**Records provided**
════
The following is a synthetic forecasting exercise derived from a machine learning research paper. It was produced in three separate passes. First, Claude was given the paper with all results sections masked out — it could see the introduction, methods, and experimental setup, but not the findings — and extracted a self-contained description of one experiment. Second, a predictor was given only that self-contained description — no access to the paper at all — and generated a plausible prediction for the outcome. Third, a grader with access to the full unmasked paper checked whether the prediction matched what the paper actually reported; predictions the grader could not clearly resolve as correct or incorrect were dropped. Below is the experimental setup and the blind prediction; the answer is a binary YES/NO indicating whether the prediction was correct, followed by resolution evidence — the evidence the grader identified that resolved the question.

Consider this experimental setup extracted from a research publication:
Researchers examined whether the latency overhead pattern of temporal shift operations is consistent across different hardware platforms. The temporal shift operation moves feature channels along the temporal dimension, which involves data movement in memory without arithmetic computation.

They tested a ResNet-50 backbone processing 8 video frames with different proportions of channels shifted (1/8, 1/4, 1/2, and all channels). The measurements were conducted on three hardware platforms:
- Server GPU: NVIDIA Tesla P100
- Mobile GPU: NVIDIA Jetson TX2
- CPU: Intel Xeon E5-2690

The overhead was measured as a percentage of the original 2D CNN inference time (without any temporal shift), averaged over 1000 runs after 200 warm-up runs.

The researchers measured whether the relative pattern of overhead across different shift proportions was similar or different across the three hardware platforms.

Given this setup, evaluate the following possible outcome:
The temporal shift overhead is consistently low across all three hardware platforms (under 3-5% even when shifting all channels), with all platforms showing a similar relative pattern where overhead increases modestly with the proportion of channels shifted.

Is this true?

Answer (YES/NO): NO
════
**Task instructions**
For every line above in which the string "similar" appears, add one; please give the final count and nothing else.

**Task answer**
2